## BEGIN Text to read

# ParaOrdnance LDA Problem



## Steve2150 (Jan 16, 2013)

Have 2 ParaOrdanance LDA's, Carry 7 and Carry 12. They both never functioned correctly so did not see much target practice. What is happening on both with different ammos is not fully ejecting the case from the barrel and the new round stuck under it and also when fires the ejected round stove pipes. Any ideas would be welcome.


----------



## VAMarine (Dec 25, 2008)

Call Para and send them in for repair.

The issues described could be a number of things ranging from operator error to out of spec chamber to extractor issues to bad springs.


----------



## rex (Jan 27, 2012)

What caliber (I don't follow Para) and how old are they?Also have you changed anything and what specific ammo did you try?Para will fix it but make real sure you aren't "limp wristing" it or they may charge you the shipping.In the one description,does the round actually stay in the chamber as the next tries to feed?All the info and pics if possible help alot.


----------



## Steve M1911A1 (Feb 6, 2008)

About "limp wristing"...
Have an experienced pistol shooter use the guns, and see of he or she has the same problems.
Because you are having the exact same extraction/feeding problem with two separate pistols, I strongly suspect operator error.
Hold the gun as tightly as you can, keep your wrists and arms locked and rigid, and use some follow-through. I bet that will cure the problem.

## END Text to read
## BEGIN Given entries

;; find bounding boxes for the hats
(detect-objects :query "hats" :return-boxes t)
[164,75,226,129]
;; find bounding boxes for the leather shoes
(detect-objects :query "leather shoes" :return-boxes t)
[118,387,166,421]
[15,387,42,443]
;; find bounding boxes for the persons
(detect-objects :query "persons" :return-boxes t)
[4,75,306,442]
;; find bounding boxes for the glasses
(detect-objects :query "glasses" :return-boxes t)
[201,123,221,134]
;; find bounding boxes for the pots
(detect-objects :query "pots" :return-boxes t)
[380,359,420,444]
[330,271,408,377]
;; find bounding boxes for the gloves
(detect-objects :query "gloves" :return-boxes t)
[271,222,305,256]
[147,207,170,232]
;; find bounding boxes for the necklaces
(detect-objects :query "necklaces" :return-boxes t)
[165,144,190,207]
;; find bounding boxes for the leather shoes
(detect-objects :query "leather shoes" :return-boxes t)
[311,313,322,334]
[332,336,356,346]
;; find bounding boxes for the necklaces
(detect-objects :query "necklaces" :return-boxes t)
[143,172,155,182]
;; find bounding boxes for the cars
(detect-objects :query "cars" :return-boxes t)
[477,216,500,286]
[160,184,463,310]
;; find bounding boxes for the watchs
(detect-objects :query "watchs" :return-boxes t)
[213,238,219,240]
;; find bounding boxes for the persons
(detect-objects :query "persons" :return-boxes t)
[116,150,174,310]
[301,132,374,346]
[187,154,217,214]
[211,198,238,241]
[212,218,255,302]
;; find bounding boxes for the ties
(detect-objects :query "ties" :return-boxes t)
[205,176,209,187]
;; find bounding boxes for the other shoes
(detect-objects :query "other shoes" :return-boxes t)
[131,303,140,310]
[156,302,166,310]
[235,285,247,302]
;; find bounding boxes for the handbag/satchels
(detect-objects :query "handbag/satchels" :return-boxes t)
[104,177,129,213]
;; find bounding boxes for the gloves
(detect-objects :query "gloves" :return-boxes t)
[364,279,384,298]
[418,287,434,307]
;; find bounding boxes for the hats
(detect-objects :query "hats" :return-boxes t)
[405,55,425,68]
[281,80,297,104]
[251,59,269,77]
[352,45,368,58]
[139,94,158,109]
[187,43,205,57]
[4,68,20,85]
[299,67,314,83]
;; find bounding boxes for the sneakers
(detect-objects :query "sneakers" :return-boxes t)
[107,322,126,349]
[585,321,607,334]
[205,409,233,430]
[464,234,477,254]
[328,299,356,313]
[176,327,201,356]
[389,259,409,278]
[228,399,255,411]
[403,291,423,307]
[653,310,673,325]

## END Given entries

**Set tasks**
A. Extract the stretch of the ParaOrdnance thread from "What caliber (I" through "cure the problem.", copying it word for word.
B. Answer these from the ParaOrdnance thread:
(i) Which two LDA models does the first poster own?
(ii) What does VAMarine advise doing with the pistols?
(iii) What cause does Steve M1911A1 strongly suspect?

**Answers to the tasks**
A.
What caliber (I don't follow Para) and how old are they?Also have you changed anything and what specific ammo did you try?Para will fix it but make real sure you aren't "limp wristing" it or they may charge you the shipping.In the one description,does the round actually stay in the chamber as the next tries to feed?All the info and pics if possible help alot.


----------



## Steve M1911A1 (Feb 6, 2008)

About "limp wristing"...
Have an experienced pistol shooter use the guns, and see of he or she has the same problems.
Because you are having the exact same extraction/feeding problem with two separate pistols, I strongly suspect operator error.
Hold the gun as tightly as you can, keep your wrists and arms locked and rigid, and use some follow-through. I bet that will cure the problem.

B.
(i) The Carry 7 and the Carry 12.
(ii) Call Para and send them in for repair.
(iii) Operator error.